Then in the 1970s and 1980s, a wave of young men immigrated to California, finding restaurant jobs in Culver City, Venice and Torrance. Garcia was among two dozen who found kitchen work in a Torrance Szechwan restaurant.


Now he walked Santa Ana's quiet streets. Red-brick homes had replaced the adobe. There were small grocery stores, and even though men often herded donkeys and bulls through town, many families also had trucks.


As he began his tenure as councilman, he and his wife settled into the house that he and his brothers had built in place of their late father's adobe home. He also planted corn on their nine acres, just as his ancestors had on the same soil. Like them, he plowed the fields using bulls.


He also knew that many villagers thought the migrants were getting rich in the United States.
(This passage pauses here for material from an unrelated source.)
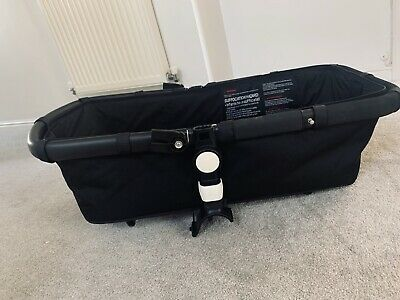 Bugaboo cameleon 3 carrycot Bassinet with mattress & wooden board Black 1 & 2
In 1986, villagers decided that migrants had to do service jobs, even if it meant they would have to return home. The jobs began to proliferate. Because the workers didn't draw a salary, essential services could be provided without draining the municipal budget. In one instance, a different person for every day of the week was put in charge of turning on the water system.


Some migrants, preferring not to leave the United States, began paying others to do their work, and it became common in Santa Ana to name migrants to jobs in the expectation that they would pay others back home. Some villagers relied on this income. Migrants compared the system to extortion.


Others saw the essence of Indian life and culture wrapped up in usos y costumbres. The work helped youths understand their responsibilities to one another and to the town, said Jacinto Matias, a former weaver who spent 31 years in the United States and now lives in Santa Ana.


That labor "is how we're a community," said Matias, who has put in nine years of service work as a police officer, a caretaker at a school and a church, and an operator of the water system. His brother helped him a little financially, but he and his wife mostly supported themselves by working in the fields, growing corn.